A
watchdog is a special chip, circuit or part of a microcomputer chip. Its' purpose is to reset
the product if the product ever becomes 'lost', stuck or erratic. Generally this
circuit is used in embedded computer systems like that in a microwave oven or piece
of medical equipment such as a blood pressure monitor (rather than in a
consumer PC or laptop). Part of a watchdog system is computer software to monitor correct
operation of the product. The computer watches the system and the watchdog watches
the computer. Sometimes the watchdog is also called a watchdog timer because
of the electrical circuit used to implement it.

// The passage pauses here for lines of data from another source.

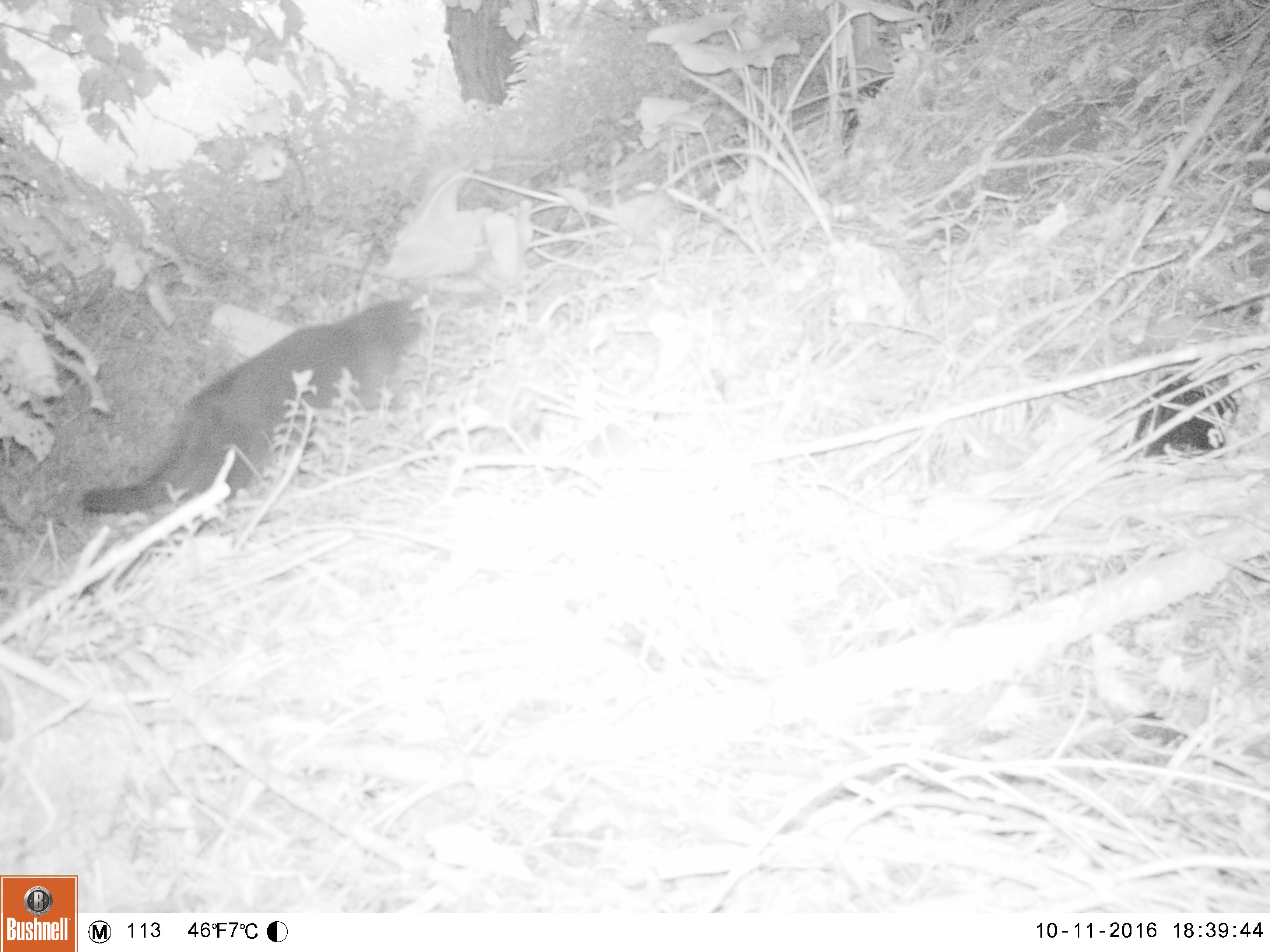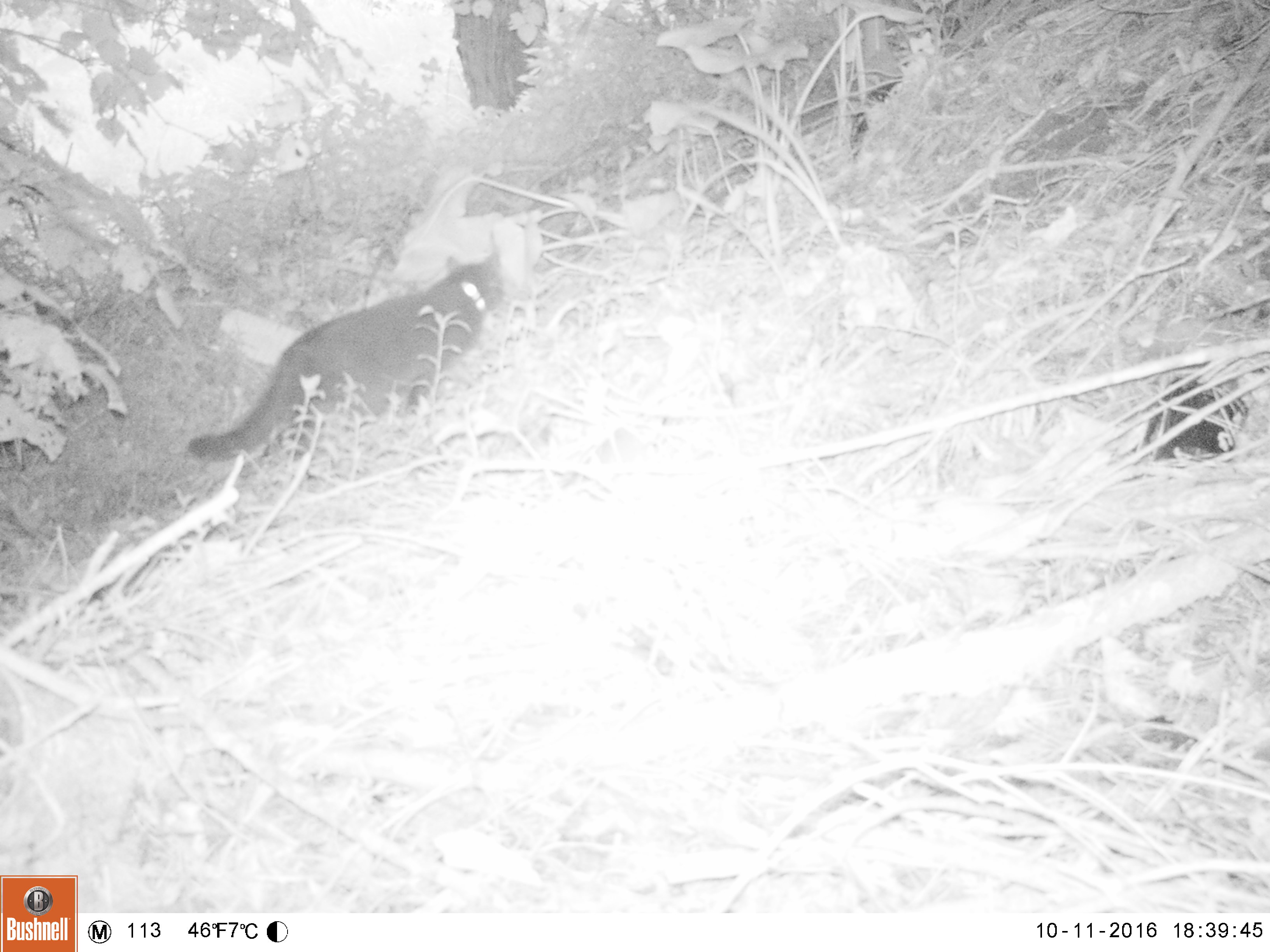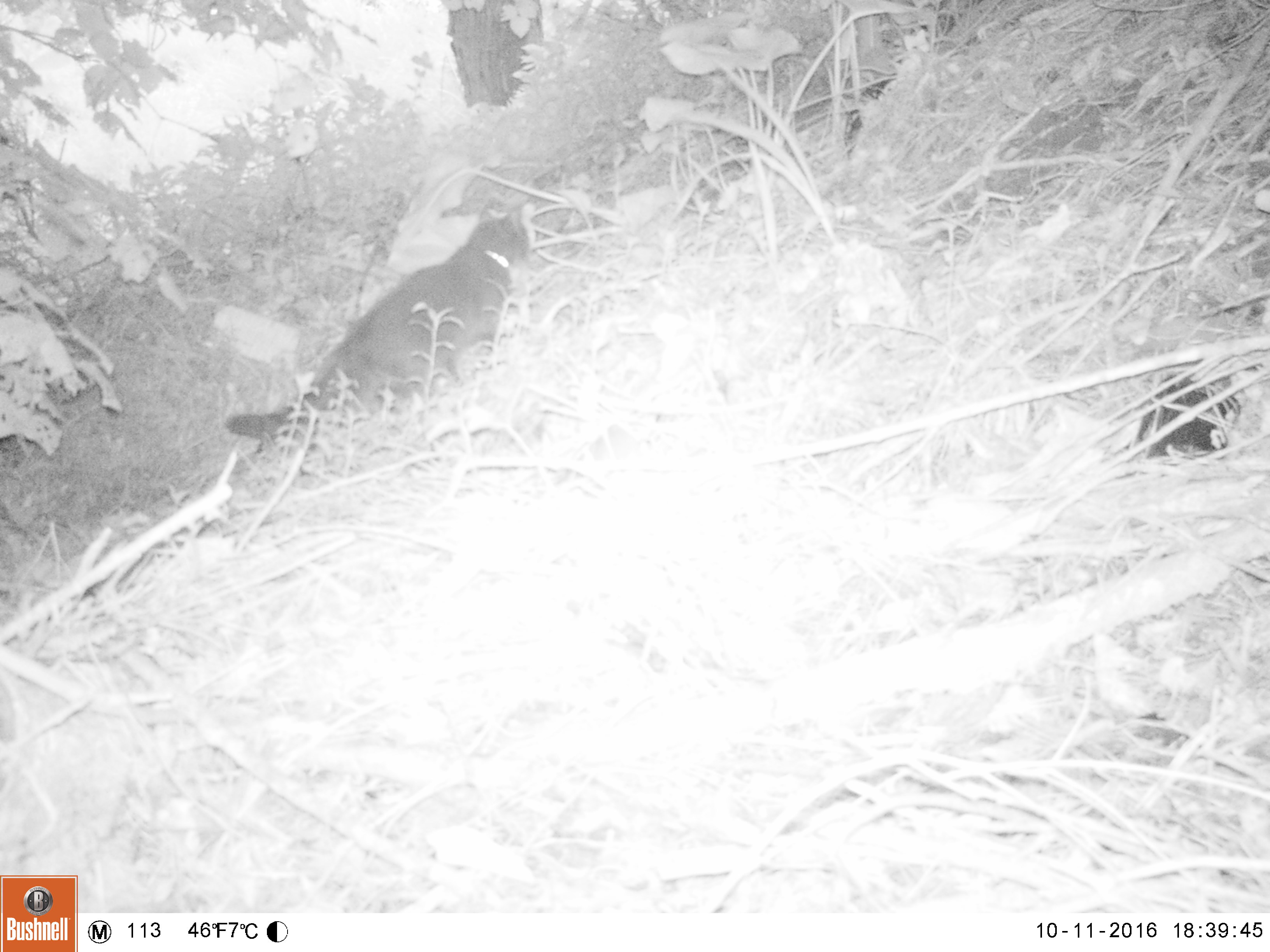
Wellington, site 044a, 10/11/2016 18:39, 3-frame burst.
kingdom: Animalia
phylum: Chordata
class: Mammalia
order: Carnivora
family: Felidae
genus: Felis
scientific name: Felis catus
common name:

Why do we need a watchdog timer to reset a product? If a piece of medical equipment
or other embedded equipment were to hang or get stuck it could present a threat
in an emergency. PC
application freezing up, such as a word processor, are
generally more benign. Watchdogs, or watchdog timers are frequently used in critical equipment to help monitor the correct
operation of the microcomputer chip. Watchdog timers are used in non-critical consumer
equipment also. Here they are designed in to provide the customer with a better product
experience. A PC could benefit from a watchdog timer in many dedicated applications,
but they are not generally used because the office applications that generally run
on the PC's are not designed to implement them and most office applications do not
require them.
Why would equipment operation freeze, hang or become erratic? Embedded equipment
can freeze or get stuck for a number of reasons. An electrostatic discharge may
cause this in equipment not specifically designed to resist such events. An electrostatic
discharge can occur when your rub your feet across a rug and touch a product in
dry weather. Moreover, it can occur around high voltage equipment. In general there has
been more and more pressure to put more circuitry in smaller packages. With the
smaller packages comes the difficulty of designed
products that are ESD resistant
thus the impetus to let a watchdog timer recover from the event rather than circumvent
it with an ESD resistant design.
Another event that may be of concern is inappropriate connections to equipment,
or data input that the equipment was not designed to handle. These can cause
the computer programs or other hardware in equipment with embedded processor to hang or freeze. Hardware
failures in the computer chip or system can also cause the microcontrollers in equipment
to malfunction or hang. A Watchdog timer may be able to reset the system out
of this problem or provide diagnostics.
Finally, programming errors or bugs can be 'caught'. The most difficult types of
bugs to catch are those that occur very infrequently and cause some catastrophic
problem like the product operation to freeze. A functioning watchdog timer may be able to reset out of such an event
without the customer even knowing that there was a problem.
This brings us to another issue with watchdog timers.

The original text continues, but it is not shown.